● Excerpt
From Root (Recommended)

# Start from root directory (automatically loads .env)
bun run dev:server

Benefits:

Automatically loads environment variables from root .env
Consistent with other workspace commands
No need to navigate to subdirectories

Individual App Alternative

# Alternative: Start from server directory
cd apps/server
bun dev

Note: This approach also loads the root .env file automatically due to the server’s configuration.

The server will start on http://localhost:8080 by default.

Verify Server is Running

# Health check
curl http://localhost:8080/health

# Expected response:
{
  "status": "healthy",
  "service": "SniffHunt Scraper API",
  "version": "1.0.0",
  "timestamp": "xxxxx"
}

📡 API Reference

Health Check Endpoints

`GET /` & `GET /health`

Returns API health status and configuration validation.

Response:

{
  "status": "healthy",
  "service": "SniffHunt Scraper API",
  "version": "1.0.0",
  "timestamp": "xxxxx"
}

Content Extraction Endpoints

`POST /scrape` - Streaming Content Extraction

Real-time streaming extraction with progress updates.

Request Body:

{
  "url": "https://anu-vue.netlify.app/guide/components/alert.html",
  "mode": "normal" | "beast",
  "query": "natural language content description"

● Data to examine
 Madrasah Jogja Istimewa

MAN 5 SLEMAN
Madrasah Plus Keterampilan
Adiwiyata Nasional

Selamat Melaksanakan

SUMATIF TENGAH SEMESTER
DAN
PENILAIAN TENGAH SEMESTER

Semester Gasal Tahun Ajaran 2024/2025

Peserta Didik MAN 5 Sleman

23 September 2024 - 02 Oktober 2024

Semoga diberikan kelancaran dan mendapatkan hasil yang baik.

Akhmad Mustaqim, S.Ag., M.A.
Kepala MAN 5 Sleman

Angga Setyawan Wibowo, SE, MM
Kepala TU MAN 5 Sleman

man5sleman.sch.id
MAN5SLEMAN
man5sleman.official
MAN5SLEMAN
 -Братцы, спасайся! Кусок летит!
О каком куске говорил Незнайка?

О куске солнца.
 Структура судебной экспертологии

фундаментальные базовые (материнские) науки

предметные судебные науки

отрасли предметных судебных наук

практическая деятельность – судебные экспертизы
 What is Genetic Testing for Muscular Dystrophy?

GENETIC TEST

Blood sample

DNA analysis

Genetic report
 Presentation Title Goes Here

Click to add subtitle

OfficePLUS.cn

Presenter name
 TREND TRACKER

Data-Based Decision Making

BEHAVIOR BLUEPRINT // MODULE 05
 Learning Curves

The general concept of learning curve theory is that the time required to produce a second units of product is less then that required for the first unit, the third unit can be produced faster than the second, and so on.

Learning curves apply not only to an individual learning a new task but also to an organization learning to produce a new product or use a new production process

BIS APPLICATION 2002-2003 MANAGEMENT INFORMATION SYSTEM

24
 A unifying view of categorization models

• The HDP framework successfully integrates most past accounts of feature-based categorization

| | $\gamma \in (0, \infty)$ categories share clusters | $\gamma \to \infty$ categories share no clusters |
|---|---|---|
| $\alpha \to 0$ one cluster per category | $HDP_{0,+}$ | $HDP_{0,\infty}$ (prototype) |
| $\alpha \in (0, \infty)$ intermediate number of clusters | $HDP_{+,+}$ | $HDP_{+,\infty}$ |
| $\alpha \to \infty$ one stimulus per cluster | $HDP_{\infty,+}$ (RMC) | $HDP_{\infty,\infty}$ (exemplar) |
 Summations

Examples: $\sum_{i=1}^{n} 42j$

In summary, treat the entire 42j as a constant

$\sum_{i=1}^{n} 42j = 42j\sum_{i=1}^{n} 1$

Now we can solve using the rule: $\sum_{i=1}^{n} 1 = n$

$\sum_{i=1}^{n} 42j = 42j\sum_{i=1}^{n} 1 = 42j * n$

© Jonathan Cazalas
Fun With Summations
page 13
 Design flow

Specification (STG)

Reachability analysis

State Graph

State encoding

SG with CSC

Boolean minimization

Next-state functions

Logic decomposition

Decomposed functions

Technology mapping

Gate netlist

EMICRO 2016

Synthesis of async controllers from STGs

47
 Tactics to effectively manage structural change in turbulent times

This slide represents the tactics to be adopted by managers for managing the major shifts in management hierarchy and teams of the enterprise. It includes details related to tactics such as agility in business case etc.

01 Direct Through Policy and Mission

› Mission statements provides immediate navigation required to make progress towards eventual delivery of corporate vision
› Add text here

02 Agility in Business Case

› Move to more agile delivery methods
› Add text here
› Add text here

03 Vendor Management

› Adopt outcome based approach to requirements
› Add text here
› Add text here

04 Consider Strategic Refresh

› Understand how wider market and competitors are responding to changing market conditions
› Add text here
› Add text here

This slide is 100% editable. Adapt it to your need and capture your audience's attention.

● Exercise tasks
1 - Name each benefit that the SniffHunt server guide lists for starting the server from the root directory.
2 - Based on the SniffHunt server guide, are these statements true? Answer yes or no for each, and quote the words that decide it.
(a) By default, the server runs on port 8080.
(b) Starting the server from the apps/server directory skips the root .env file.
(c) The `POST /scrape` endpoint sends progress updates while it extracts content.
3 - Resume the SniffHunt server guide after its last line.

● Outputs for the tasks
1 -
- Automatically loads environment variables from root .env
- Consistent with other workspace commands
- No need to navigate to subdirectories

2 -
(a) Yes: "The server will start on http://localhost:8080 by default."
(b) No: "This approach also loads the root .env file automatically due to the server’s configuration."
(c) Yes: "Real-time streaming extraction with progress updates."

3 -
}

Example:

curl -N http://localhost:8080/scrape \
  -H "Content-Type: application/json" \
  -d '{"url": "https://anu-vue.netlify.app/guide/components/alert.html", "mode": "beast"}'

Response: Server-Sent Events (SSE) stream with real-time updates.

`POST /scrape-sync` - Synchronous Content Extraction

Standard synchronous extraction for simple integrations.

Request Body:

{
  "url": "https://anu-vue.netlify.app/guide/components/alert.html",
  "mode": "normal" | "beast",
  "query": "natural language content description"
}

Parameters:

url (required): Target URL for content extraction
mode (optional): Extraction strategy
- normal: Standard content extraction (default)
- beast: Interactive interface handling with AI intelligence
query (optional): Natural language description for semantic filtering

Response Format:

{
  "success": true,
  "content": "# Extracted Content\n\nMarkdown-formatted content here...",
  "metadata": {
    "title": "Page Title",
    "url": "https://anu-vue.netlify.app/guide/components/alert.html",
    "mode": "beast",
    "extractionTime": 3.2,
    "contentLength": 15420
  }
}

Example:

curl -X POST http://localhost:8080/scrape-sync \
  -H "Content-Type: application/json" \
  -d '{
    "url": "https://anu-vue.netlify.app/guide/components/alert.html",
    "mode": "normal",
    "query": "pricing information"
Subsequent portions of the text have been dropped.